MoD investigates claims that Russian hackers swiped sensitive military documents

The Ministry of Defence is investigating claims that Russian hackers have stolen hundreds of sensitive military documents and published them on the dark web. The files hold details of eight RAF and Royal Navy bases as well as Ministry of Defence (MoD) staff names and emails, it is reported.

Cybercriminals reportedly accessed the cache of files by hacking a maintenance and construction contractor called Dodd Group. A Ministry of Defence spokesperson said: "We take a robust and proactive approach to cyber threats that could pose risks to national interests. We are actively investigating claims that information relating to the MoD has been published on the Dark Web.

"To safeguard sensitive operational information, we will not comment any further on the details."

A Dodd Group spokesperson said: "We can confirm that the Dodd Group recently experienced a ransomware incident whereby an unauthorised third-party gained temporary access to part of our internal systems. We took immediate steps to contain the incident, swiftly secure our systems and engaged a specialist IT forensic firm to investigate what happened.

"While our forensic investigation is ongoing, we are aware of claims that data taken from our systems have been published online. We are taking these claims extremely seriously and are working hard to validate this. We are in contact with our customers and colleagues and have also notified the relevant regulatory authorities and law enforcement."

The Mail On Sunday reported that leaked documents contain information about several sensitive RAF and Navy bases, including RAF Lakenheath in Suffolk, where the US Air Force's F-35 jets are based.

They also include details of contractors' names, car registrations and mobile numbers, as well as MoD personnel's names and email addresses. Some documents accessed by the Russian hackers are marked 'Controlled' or 'Official Sensitive'.

The hack follows a series of high-profile data breaches at the MoD.

Personal data of service personnel and veterans, including names, bank details and some addresses, was in the payroll system, which was accessed in the large-scale hack, revealed last year.

Colonel Phil Ingram, a former member of the Intelligence Corps who also served in Iraq and the Balkans, labelled the breach as a "catastrophic security failure."

He told the Mail on Sunday: "Any sensitive information, from emails to mobile phone numbers, will be useful to our enemies.

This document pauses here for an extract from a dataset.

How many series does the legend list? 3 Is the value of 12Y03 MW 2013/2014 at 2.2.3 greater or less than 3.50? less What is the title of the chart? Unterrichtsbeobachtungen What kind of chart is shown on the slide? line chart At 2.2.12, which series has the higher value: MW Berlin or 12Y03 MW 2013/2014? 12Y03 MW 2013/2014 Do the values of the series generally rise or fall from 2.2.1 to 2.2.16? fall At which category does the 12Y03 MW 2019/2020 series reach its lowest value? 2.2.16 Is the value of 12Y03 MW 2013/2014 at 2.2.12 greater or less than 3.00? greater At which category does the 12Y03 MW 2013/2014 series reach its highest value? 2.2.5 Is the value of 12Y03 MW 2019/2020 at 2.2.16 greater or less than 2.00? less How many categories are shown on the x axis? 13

"This is yet another embarrassing breach of the MoD's supply chain compromising sensitive data. There doesn't seem to be a week going by without another MoD-related breach and no sign of accountability.

"It is likely a reflection on the creaking IT infrastructure the MoD has, its rigid, outdated processes and simple lack of care."

Up to 272,000 service personnel may have been affected.

The same year, the Government covertly set up the Afghanistan Response Route for people in the country whose details were leaked "in error" by a defence official in February 2022.